IAHFLYR From United States of America, joined Jun 2005, 4722 posts, RR: 25 Reply 1, posted (4 years 4 months 2 weeks 4 days 5 hours ago) and read 7980 times:
I will attempt to explain.
STAR is a Standard Terminal Arrival Route which gets arrival traffic into the terminal area from the enroute structure within the U.S. RNAV STARS are one of two types......either a STAR that requires all aircraft flying the route must be GPS as their navigation souce while the other allows for GPS equipped aircraft or other navigation sources such as DME/DME/IRU or similar area navigation capable aircraft. If DME/DME/IRU is allowed there will be certain critical NAVAIDS that must be operational in order for these aircraft to fly the arrival while a GPS equipped aircraft would not have that restriction.
There is no GPS named STAR, it would be named as an RNAV Arrival such as AGGEE RNAV Arrival to IAH or HONIE RNAV Arrival to ATL.
I hope this helped and didn't muddy the water.
Any views shared are strictly my own and do not a represent those of any former employer.
AAH732UAL From , joined Dec 1969, posts, RR: Reply 2, posted (4 years 4 months 2 weeks 4 days 5 hours ago) and read 7969 times:
Quoting YYZatcboy (Thread starter): I am probably very confused, but can anyone explain the difference between an RNAV STAR (Approach) and a GPS Star?

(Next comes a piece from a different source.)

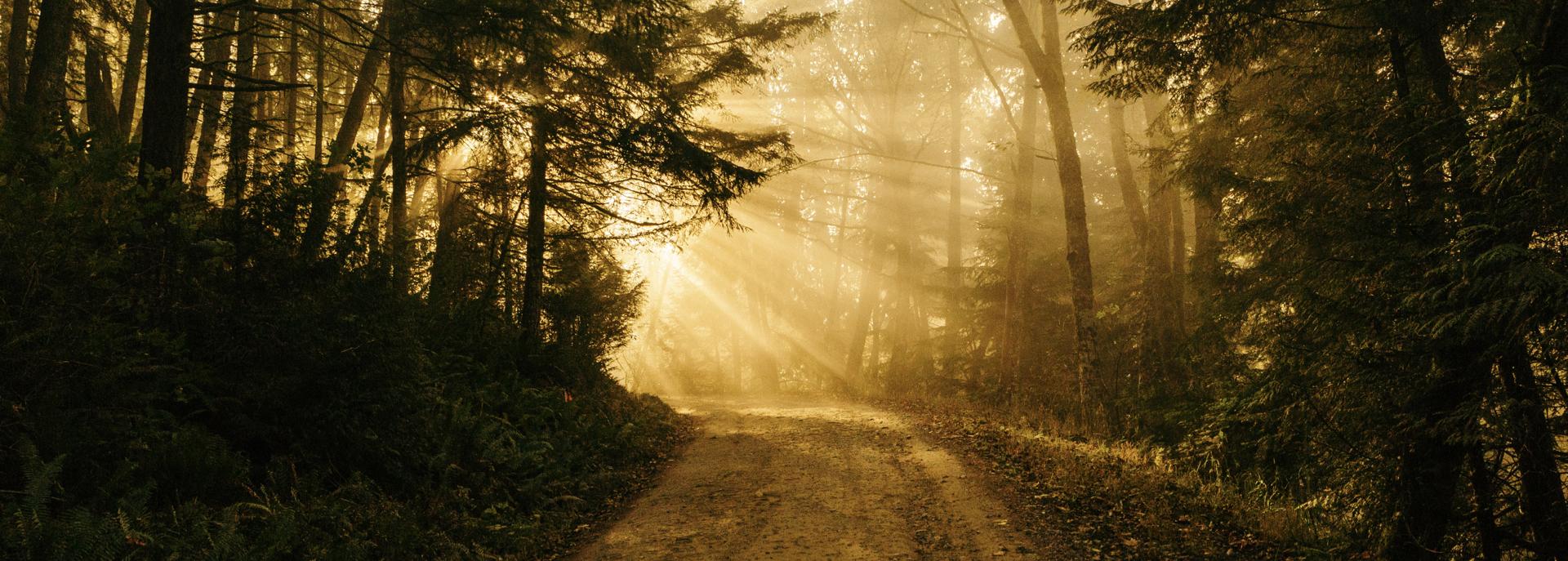 Vocazione religiosa: cos'è e come riconoscerne i segni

I think your basic understanding of the difference between a STAR and an Approach is the first thing that needs to be addressed and IAHFLYR did a pretty good job of that.
Now there are a few different types of RNAV approaches.
RNAV(GPS)(GNSS), RNAV(RNP), VOR/DME RNAV, GPS, and RNAV(DME/DME). Maybe you meant the RNAV(GPS) v. standalone GPS approach? If so here is the very basic info you need to know right now.......
RNAV(GPS) approaches are all RNP0.3 or GPS, DME/DME updating to RNP0.3 is not allowed hence (GPS). That also serves a purpose of letting pilots with just GPS units know they can shoot this approach (as long as the unit comply s with the proper TSO requirements). RNAV(GPS) approaches are basically redesigned stand alone GPS approaches that allow multi mode FMS systems (what you would find on a 777) along with GPS units to shoot these approaches.
Standalone GPS approaches were part of the original concept along with VOR/DME RNAV approaches. Only airplanes with a actual GPS unit can shot standalone GPS approaches. IE a 777 cannot shot GPS17 into KVCV. Its weird though that somehow this approach found its way into few UA airway manuals
As we speak stand alone GPS approaches, along with VOR/DME RNAV approaches, are being converted to RNAV(GPS) at a very fast rate and all should be gone sometime soon.